● **Information shown**
=-=-=

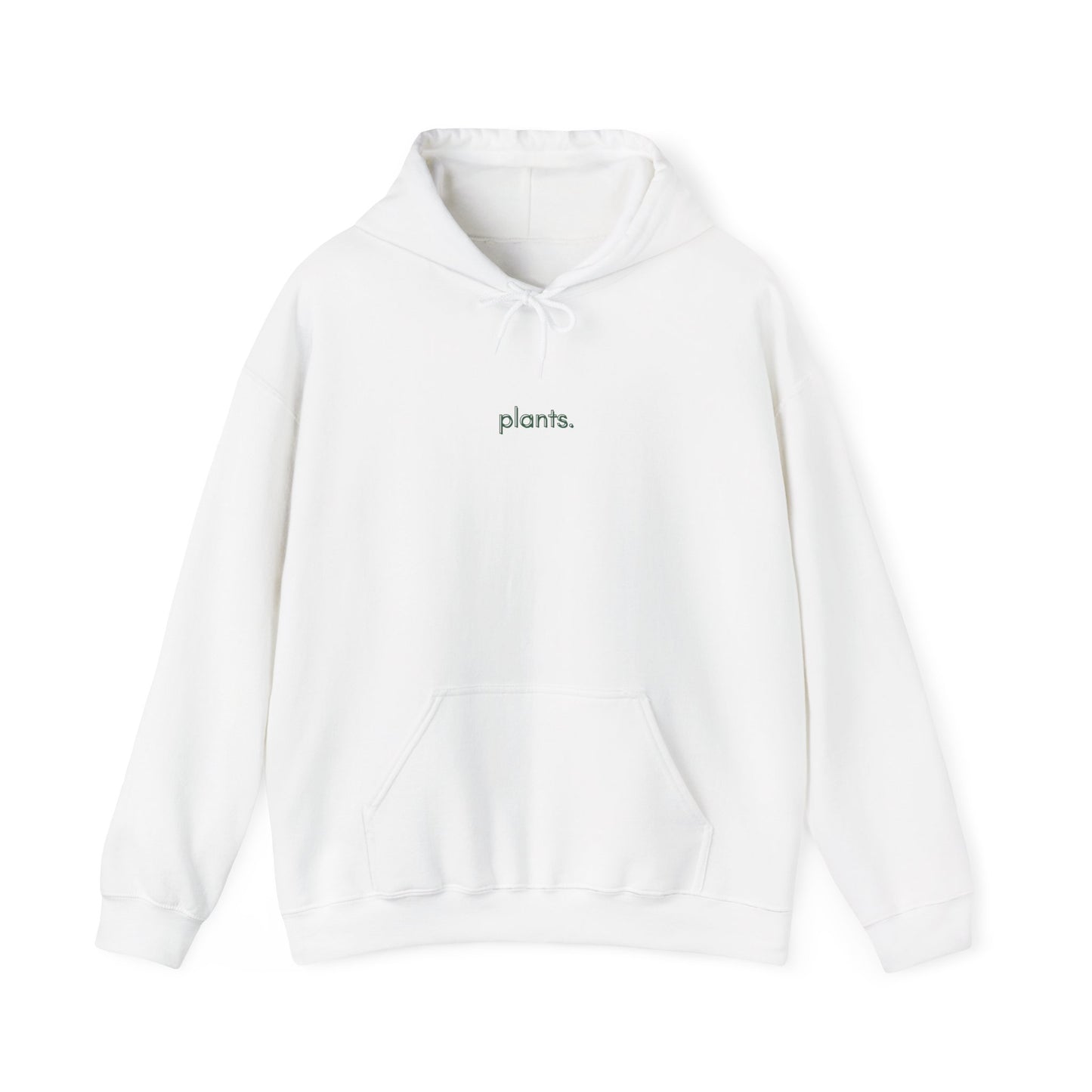 "plants." | unisex Hoodie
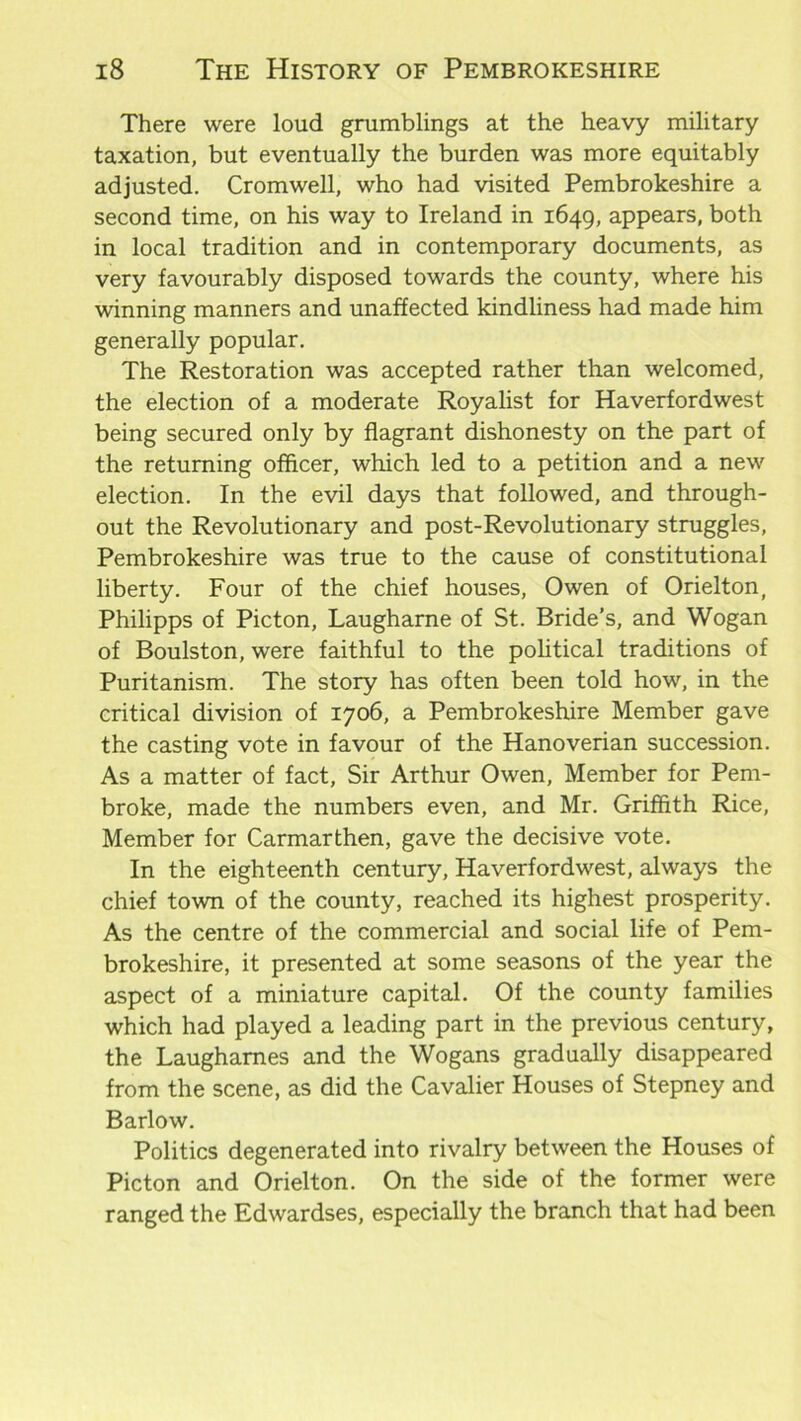 There were loud grumblings at the heavy military taxation, but eventually the burden was more equitably adjusted. Cromwell, who had visited Pembrokeshire a second time, on his way to Ireland in 1649, appears, both in local tradition and in contemporary documents, as very favourably disposed towards the county, where his winning manners and unaffected kindliness had made him generally popular. The Restoration was accepted rather than welcomed, the election of a moderate Royalist for Haverfordwest being secured only by flagrant dishonesty on the part of the returning officer, which led to a petition and a new election. In the evil days that followed, and through- out the Revolutionary and post-Revolutionary struggles, Pembrokeshire was true to the cause of constitutional liberty. Four of the chief houses, Owen of Orielton, Philipps of Picton, Laugharne of St. Bride’s, and Wogan of Boulston, were faithful to the political traditions of Puritanism. The story has often been told how, in the critical division of 1706, a Pembrokeshire Member gave the casting vote in favour of the Hanoverian succession. As a matter of fact, Sir Arthur Owen, Member for Pem- broke, made the numbers even, and Mr. Griffith Rice, Member for Carmarthen, gave the decisive vote. In the eighteenth century, Haverfordwest, always the chief town of the county, reached its highest prosperity. As the centre of the commercial and social life of Pem- brokeshire, it presented at some seasons of the year the aspect of a miniature capital. Of the county families which had played a leading part in the previous century, the Laugharnes and the Wogans gradually disappeared from the scene, as did the Cavalier Houses of Stepney and Barlow. Politics degenerated into rivalry between the Houses of Picton and Orielton. On the side of the former were ranged the Edwardses, especially the branch that had been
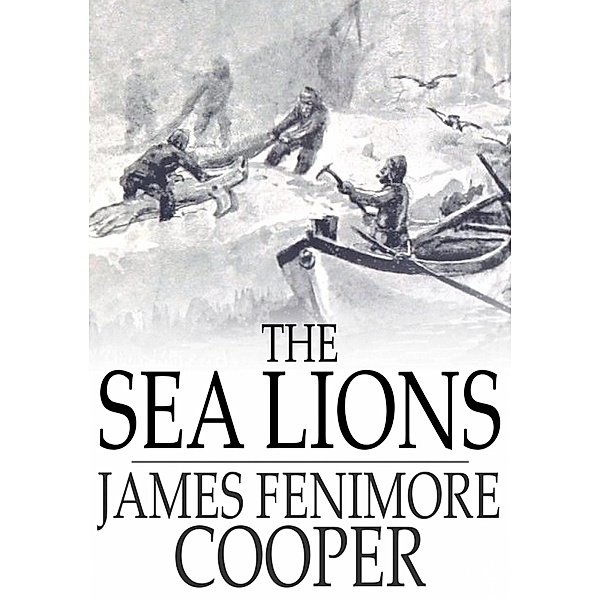 Sea Lions / The Floating Press, James Fenimore Cooper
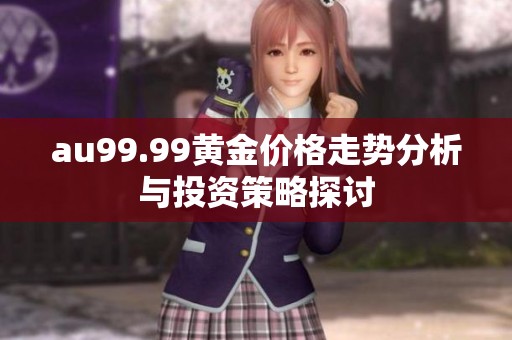au99.99黄金价格走势分析与投资策略探讨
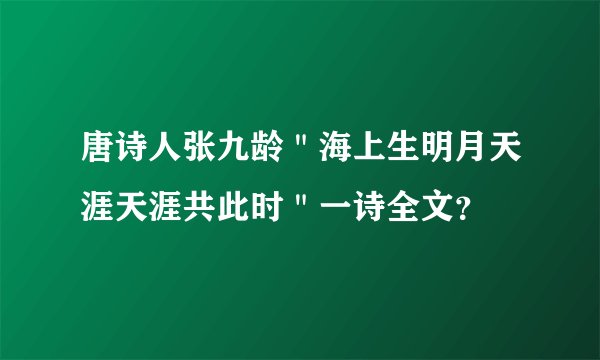 唐诗人张九龄＂海上生明月天涯天涯共此时＂一诗全文？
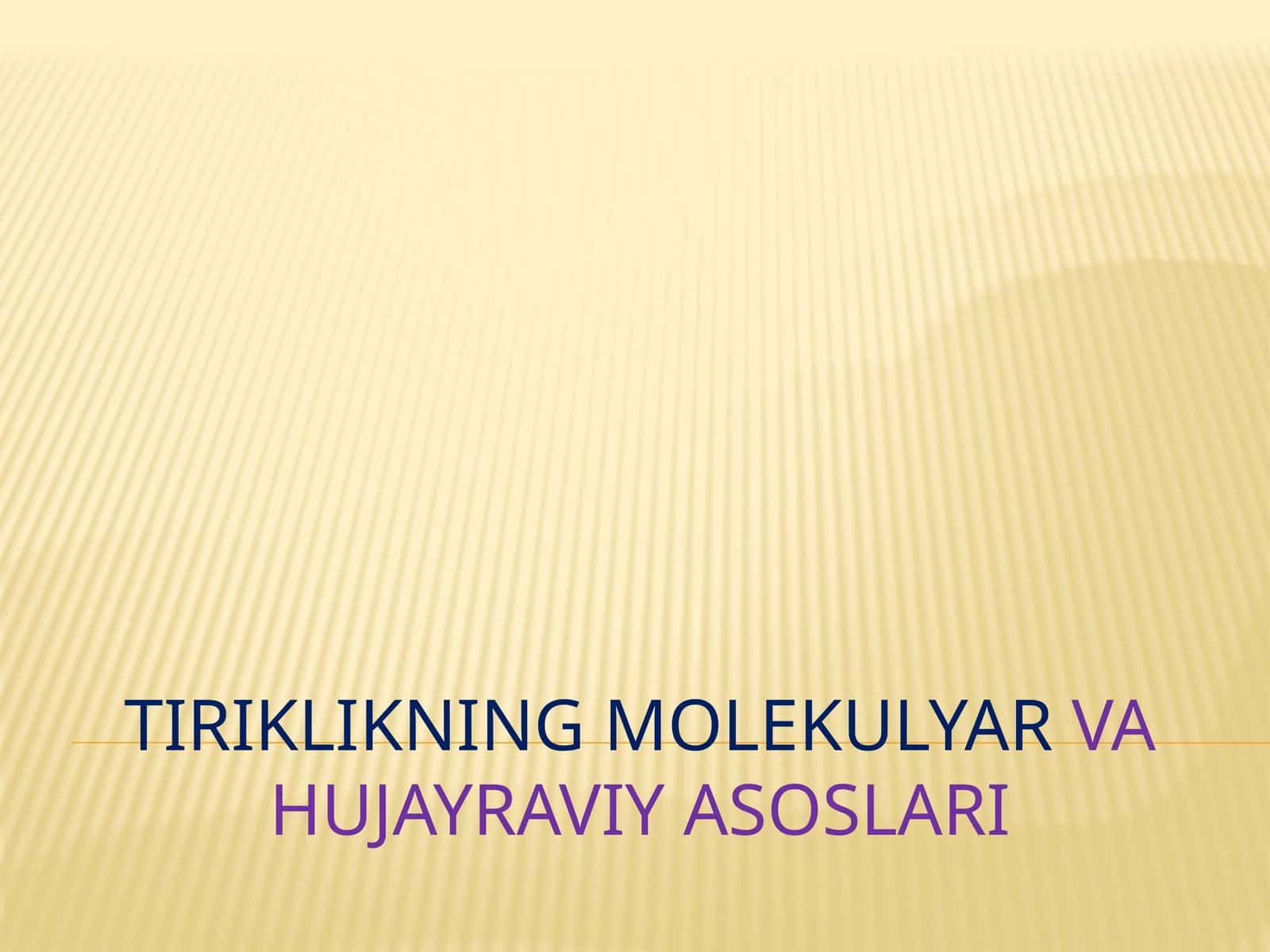 Tiriklikning molekulyar va hujayra viy asoslari 1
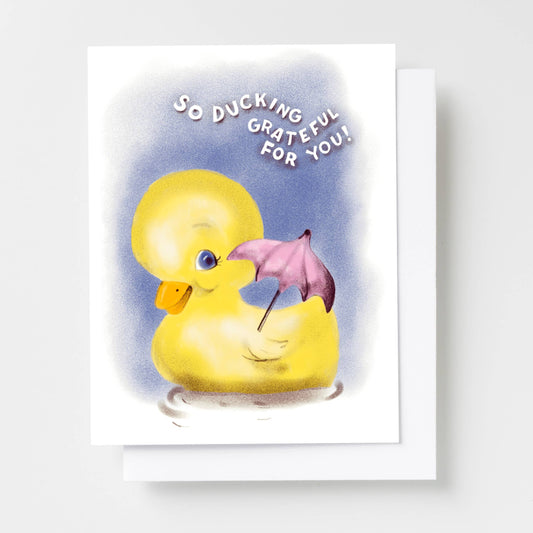 Thank You Card; So Ducking Grateful For You (Risograph Card)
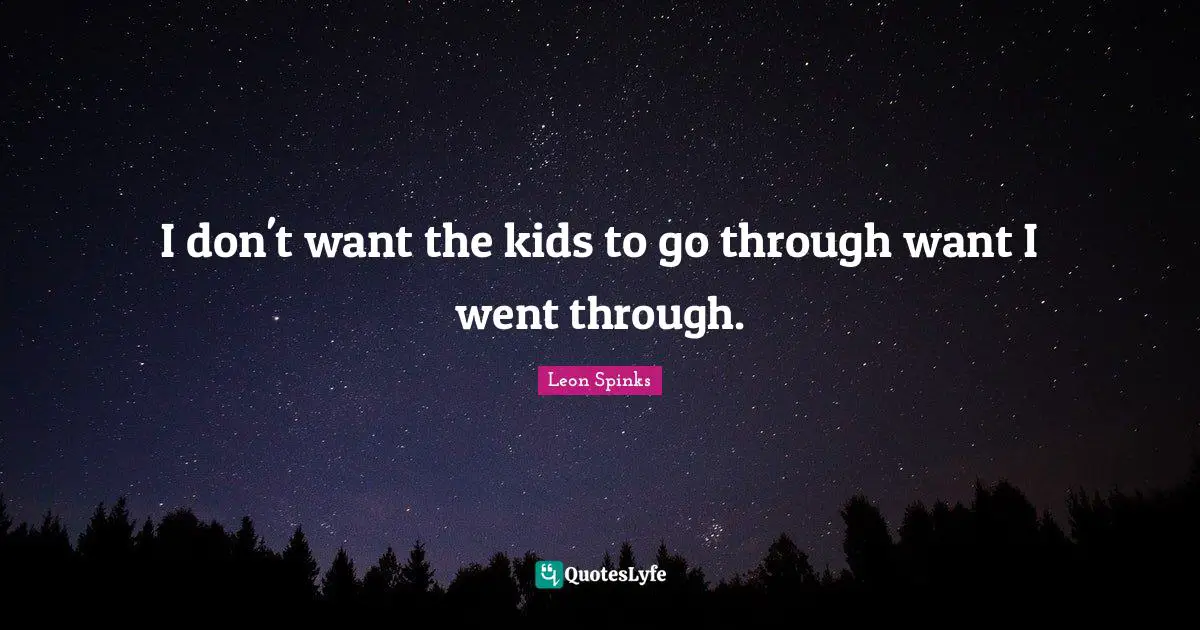 I don't want the kids to go through want I went through.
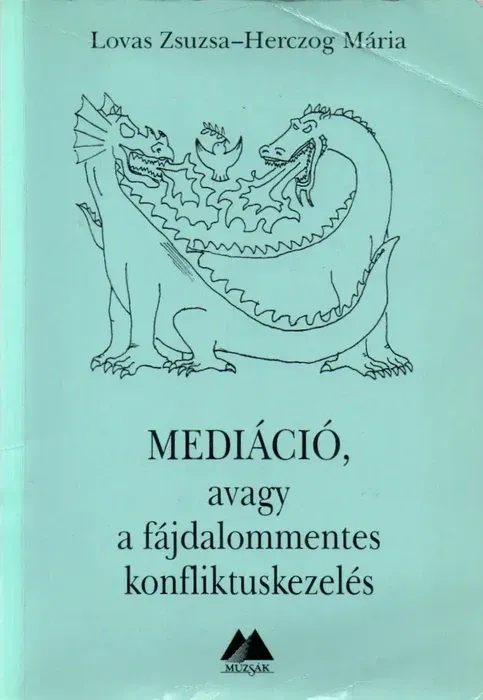 Ne maradj le Mediáció, avagy a fájdalommentes konfliktuskezelés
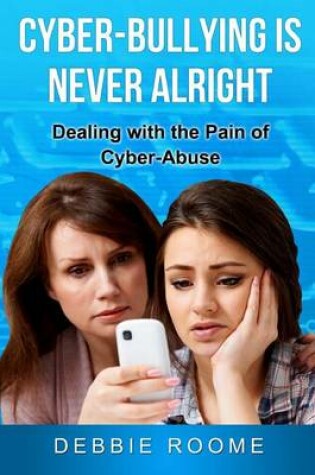 Cover of Cyber-Bullying is Never Alright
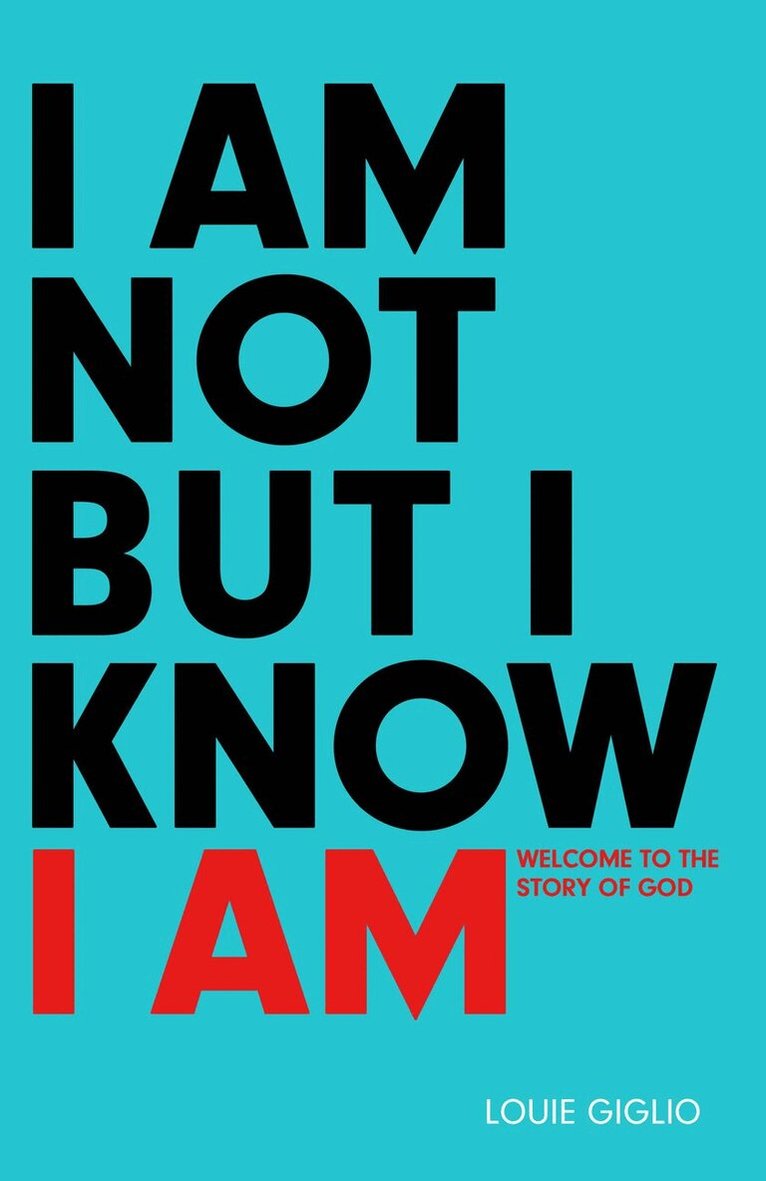 Louie Giglio - I Am not But I Know I Am, Häftad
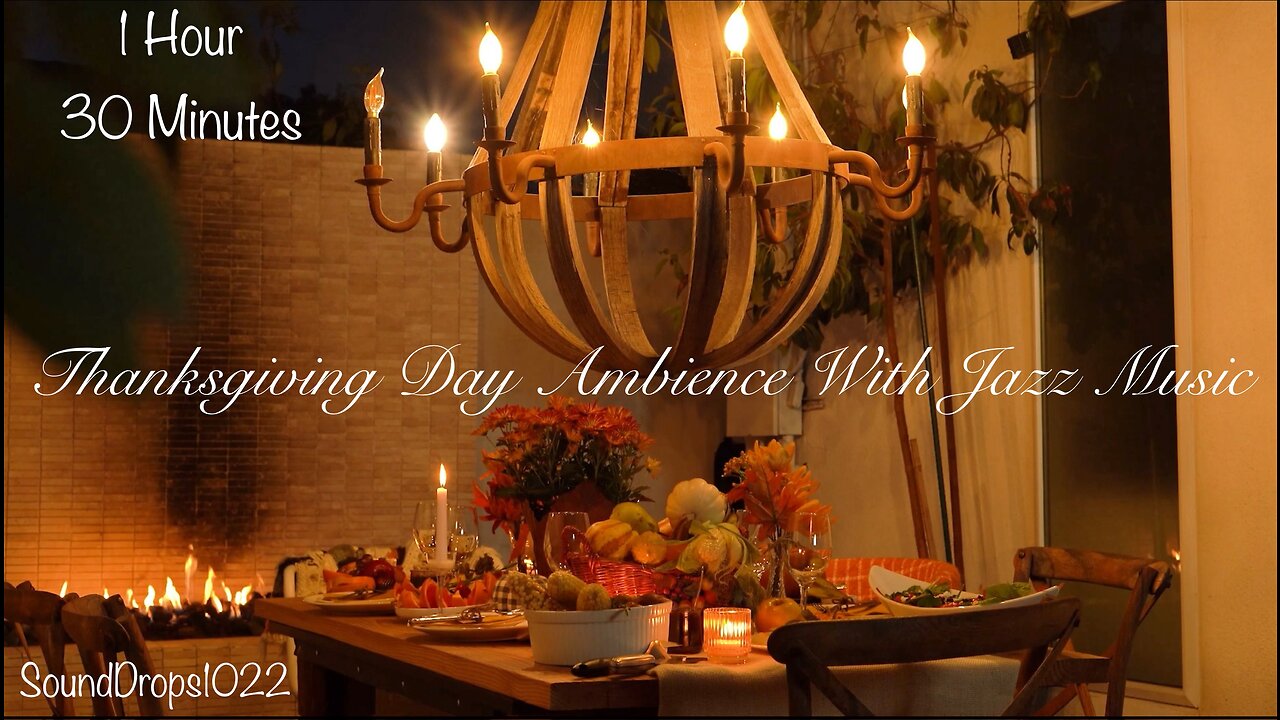 1 Hour 30 Minutes Thanksgiving Ambience: Perfect Background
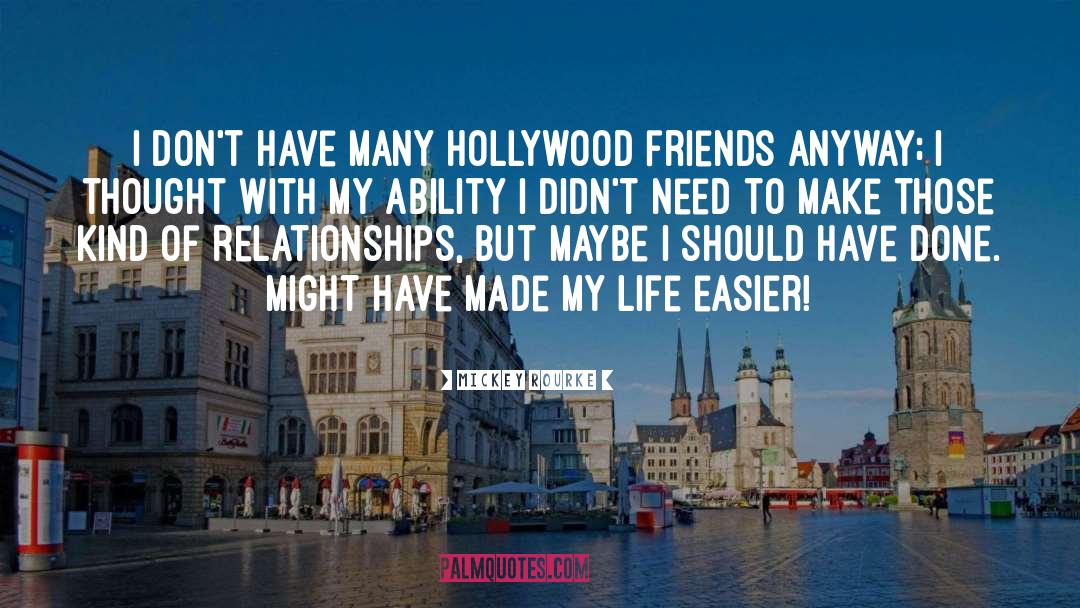 Easier Life quotes by Mickey Rourke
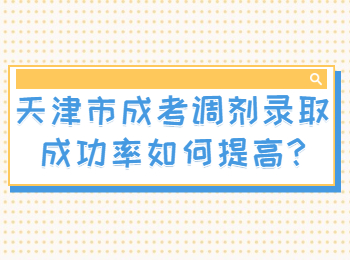 天津市成考调剂录取成功率如何提高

=-=-=

Extract the rows from the first one at the start through the row that contains "唐诗人张九龄＂海上生明月天涯天涯共此时＂一诗全文？", copying each line word for word and leaving the pictures out of your answer.

● **Answer to this exercise**
 "plants." | unisex Hoodie
 There were loud grumblings at the heavy military taxation, but eventually the burden was more equitably adjusted. Cromwell, who had visited Pembrokeshire a second time, on his way to Ireland in 1649, appears, both in local tradition and in contemporary documents, as very favourably disposed towards the county, where his winning manners and unaffected kindliness had made him generally popular. The Restoration was accepted rather than welcomed, the election of a moderate Royalist for Haverfordwest being secured only by flagrant dishonesty on the part of the returning officer, which led to a petition and a new election. In the evil days that followed, and through- out the Revolutionary and post-Revolutionary struggles, Pembrokeshire was true to the cause of constitutional liberty. Four of the chief houses, Owen of Orielton, Philipps of Picton, Laugharne of St. Bride’s, and Wogan of Boulston, were faithful to the political traditions of Puritanism. The story has often been told how, in the critical division of 1706, a Pembrokeshire Member gave the casting vote in favour of the Hanoverian succession. As a matter of fact, Sir Arthur Owen, Member for Pem- broke, made the numbers even, and Mr. Griffith Rice, Member for Carmarthen, gave the decisive vote. In the eighteenth century, Haverfordwest, always the chief town of the county, reached its highest prosperity. As the centre of the commercial and social life of Pem- brokeshire, it presented at some seasons of the year the aspect of a miniature capital. Of the county families which had played a leading part in the previous century, the Laugharnes and the Wogans gradually disappeared from the scene, as did the Cavalier Houses of Stepney and Barlow. Politics degenerated into rivalry between the Houses of Picton and Orielton. On the side of the former were ranged the Edwardses, especially the branch that had been
 Sea Lions / The Floating Press, James Fenimore Cooper
au99.99黄金价格走势分析与投资策略探讨
 唐诗人张九龄＂海上生明月天涯天涯共此时＂一诗全文？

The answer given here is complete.